在未来20小时内,滞留在高速公路上的车辆只移动了约20公里。他们最大
的挑战,除了无聊,热,缺乏食物和饮料。在下午5点左右,警方开始卡住
的旅客送食物和饮用品。
MT 2
有一个非常严重的事故,在beijing-tangjin公路上星期二上午,造成一个
残酷的果酱。受害者说,交通开始减慢,在星期一早上四点。
汽车陷在高速公路上只有约20公里,在接下来的20个小时。他们最大
的挑战,除了无聊,是热,和缺乏食物和饮料。下午五点左右,警方开始
将食品和饮料供应的滞留旅客。
Both the systems give a wrong Chinese translation “food jam”. The discourse-originated WSD is still a very hard nut to crack for the state-of-the-art human language technology.
6. Chinese_Word_Processor
The Chinese_Word_Processor is completely based on HowNet dictionary. It involves the basic function of so-called Chinese word segmentation. It is now used in Snese_Colony_Tester. Users are expected to develop their own word processor in combination with their word segmentation tool.
7. Chinese_VXY_Structure_Determiner, VXY
By the term of VXY structure, we mean an ambiguous structure frequently-occurred in Chinese, for example, “削苹果的刀 (peel apple’s knife)” or “削苹果的皮 (peel apple’s peel)”. The ambiguity of the type lies in the governing of the verb “peel”, it may govern either the noun “apple” or the noun “knife/peel”. In most cases, the disambiguation of this type of structures mainly depends on semantics rather than syntax. In this type of structures, “V” indicates a verb, while “X” and “Y” may be “N” mostly, or “A” or “V”. When testing the tool, the user put VXY into three boxes respectively, for example, 增加(V)产品(X)花色品种(Y).The result is then shown as “TYPE 1”, which indicates “V” governs “Y”. If the result is “TYPE 2”, it indicate that “V” governs “X”, for instance, if you input “增加(V)花色品种(X)途径(Y)”. Finally if the result “TYPE 未知类型” is shown, it indicates the government of “V” remains ambiguous, for instance, “骂老师的孩子”. On GUI, in the “rule box”, the rule(s) applied is(are) displayed.

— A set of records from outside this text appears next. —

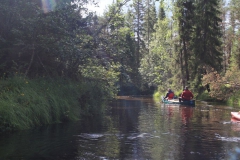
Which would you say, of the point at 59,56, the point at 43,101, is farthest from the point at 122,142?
the point at 59,56

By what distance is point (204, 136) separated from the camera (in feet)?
38.2

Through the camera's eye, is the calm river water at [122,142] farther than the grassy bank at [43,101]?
No

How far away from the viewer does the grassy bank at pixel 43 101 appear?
11541 millimetres

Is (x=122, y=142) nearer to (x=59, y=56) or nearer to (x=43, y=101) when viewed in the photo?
Result: (x=43, y=101)

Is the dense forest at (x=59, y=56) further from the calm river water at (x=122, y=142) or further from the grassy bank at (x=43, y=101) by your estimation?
the calm river water at (x=122, y=142)

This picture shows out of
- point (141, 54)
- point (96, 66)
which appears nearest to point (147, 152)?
point (96, 66)

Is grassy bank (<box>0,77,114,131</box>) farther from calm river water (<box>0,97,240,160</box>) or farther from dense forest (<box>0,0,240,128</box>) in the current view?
calm river water (<box>0,97,240,160</box>)

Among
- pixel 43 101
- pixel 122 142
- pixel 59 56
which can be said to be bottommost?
pixel 122 142

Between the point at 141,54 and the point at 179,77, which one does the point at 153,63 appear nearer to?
the point at 141,54

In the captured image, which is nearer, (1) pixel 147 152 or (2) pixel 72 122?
(1) pixel 147 152

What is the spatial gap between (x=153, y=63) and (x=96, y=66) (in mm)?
37257

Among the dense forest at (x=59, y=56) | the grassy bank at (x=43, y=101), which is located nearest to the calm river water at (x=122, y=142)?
the grassy bank at (x=43, y=101)

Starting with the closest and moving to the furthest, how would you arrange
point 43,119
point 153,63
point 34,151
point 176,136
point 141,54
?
point 34,151, point 176,136, point 43,119, point 153,63, point 141,54

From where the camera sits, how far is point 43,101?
1298cm
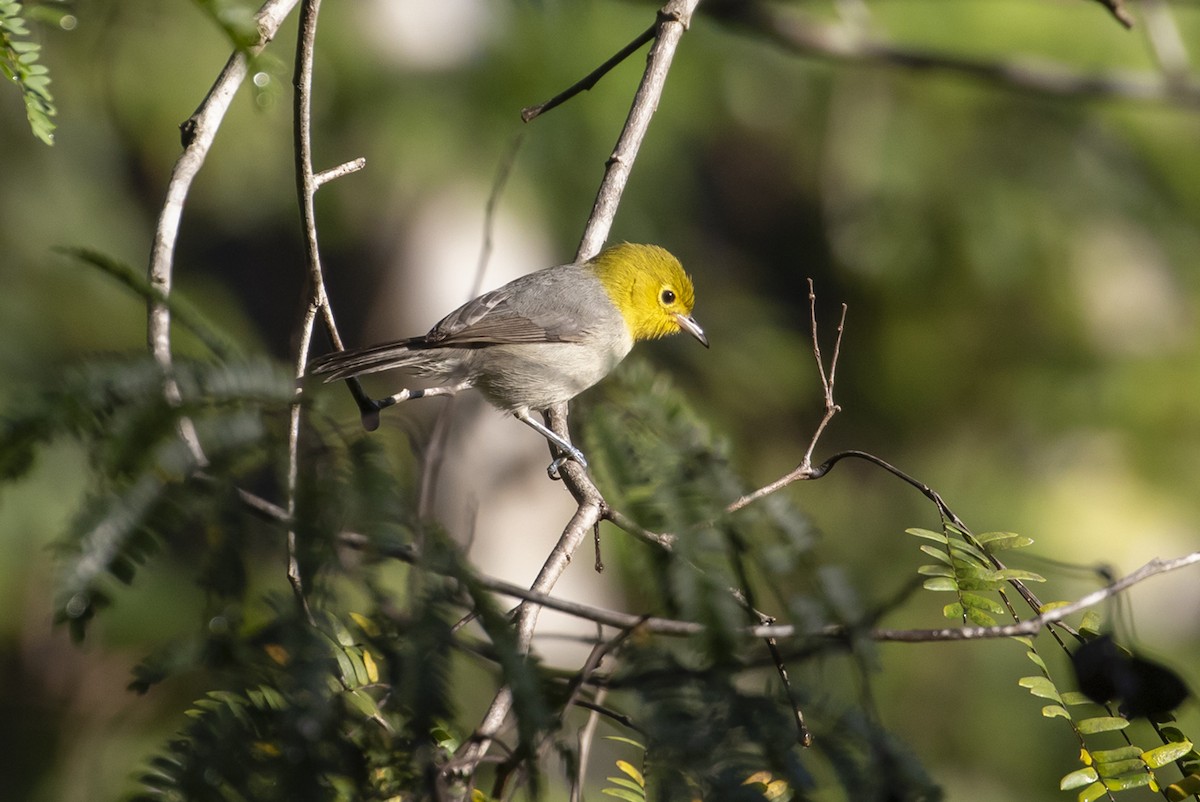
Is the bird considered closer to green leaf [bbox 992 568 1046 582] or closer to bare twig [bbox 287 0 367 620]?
bare twig [bbox 287 0 367 620]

8. Chinese_VN_Structure_Determiner, VN
By VN structure we mean a kind of semantic relationship between an event and a thing rather than a verb and a noun syntactically, for example, 运输-旅客(transport- passenger),运输-工具 (transport-vehicle),海洋-运输 (sea-transport),话剧-演员(drama-actor),汽车-制造商 (car-manufacturer). From HowNet’s viewpoint “drama-actor” should be interpreted as “an actor who plays drama” rather than the syntactical relationship -- attributive-headword. We believe the semantic representation will be more useful for machine reading and understanding. So far, Chinese_VN_Structure_Determiner is only a prototype. We hope our users will develop and enhance it further.

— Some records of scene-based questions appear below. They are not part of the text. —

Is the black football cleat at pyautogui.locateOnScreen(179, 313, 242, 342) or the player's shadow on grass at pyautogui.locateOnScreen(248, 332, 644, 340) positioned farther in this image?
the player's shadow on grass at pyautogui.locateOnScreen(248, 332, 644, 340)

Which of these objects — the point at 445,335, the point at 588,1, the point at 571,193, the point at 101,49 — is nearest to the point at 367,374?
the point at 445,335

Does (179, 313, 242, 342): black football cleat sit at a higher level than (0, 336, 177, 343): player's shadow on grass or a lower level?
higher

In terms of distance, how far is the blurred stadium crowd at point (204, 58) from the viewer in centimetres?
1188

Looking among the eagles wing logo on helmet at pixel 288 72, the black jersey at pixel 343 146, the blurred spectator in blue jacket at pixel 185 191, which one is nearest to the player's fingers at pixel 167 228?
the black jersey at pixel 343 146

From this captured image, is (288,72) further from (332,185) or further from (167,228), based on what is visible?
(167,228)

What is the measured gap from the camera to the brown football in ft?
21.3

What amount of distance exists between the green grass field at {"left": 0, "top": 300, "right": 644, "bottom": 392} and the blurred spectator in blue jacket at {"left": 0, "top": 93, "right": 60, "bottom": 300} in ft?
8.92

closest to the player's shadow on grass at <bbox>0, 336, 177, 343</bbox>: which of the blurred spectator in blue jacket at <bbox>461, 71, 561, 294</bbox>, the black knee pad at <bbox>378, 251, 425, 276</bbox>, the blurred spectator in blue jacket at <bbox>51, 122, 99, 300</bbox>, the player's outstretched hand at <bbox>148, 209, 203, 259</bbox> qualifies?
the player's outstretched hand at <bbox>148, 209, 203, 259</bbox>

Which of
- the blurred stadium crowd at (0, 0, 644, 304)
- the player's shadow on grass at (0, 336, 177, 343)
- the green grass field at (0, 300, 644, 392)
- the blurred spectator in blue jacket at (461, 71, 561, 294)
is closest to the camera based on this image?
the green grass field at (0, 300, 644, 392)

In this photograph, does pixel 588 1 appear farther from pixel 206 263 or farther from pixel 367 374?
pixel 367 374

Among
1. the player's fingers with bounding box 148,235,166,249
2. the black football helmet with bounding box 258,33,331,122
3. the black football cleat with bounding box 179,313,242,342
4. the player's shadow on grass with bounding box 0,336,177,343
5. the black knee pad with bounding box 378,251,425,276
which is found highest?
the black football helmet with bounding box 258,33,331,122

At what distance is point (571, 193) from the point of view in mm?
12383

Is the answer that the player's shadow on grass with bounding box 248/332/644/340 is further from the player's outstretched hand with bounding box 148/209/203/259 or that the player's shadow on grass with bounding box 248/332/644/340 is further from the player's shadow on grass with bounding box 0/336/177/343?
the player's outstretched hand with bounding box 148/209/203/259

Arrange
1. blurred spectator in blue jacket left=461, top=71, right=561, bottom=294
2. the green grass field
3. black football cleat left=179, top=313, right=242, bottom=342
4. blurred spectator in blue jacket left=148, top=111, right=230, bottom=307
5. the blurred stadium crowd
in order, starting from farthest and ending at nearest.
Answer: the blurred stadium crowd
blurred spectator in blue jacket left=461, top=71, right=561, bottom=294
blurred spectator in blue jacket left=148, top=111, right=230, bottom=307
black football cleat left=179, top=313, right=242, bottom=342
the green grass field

In addition, a HowNet-based English-to-Chinese machine translation system has been developed. It is a rule-based system. One of the purposes to develop the system is to test and tune HowNet and to make a comparison of MT systems with and without the support of HowNet. The HowNet MT system is a self-sufficient practical product which will be sold separately from HowNet.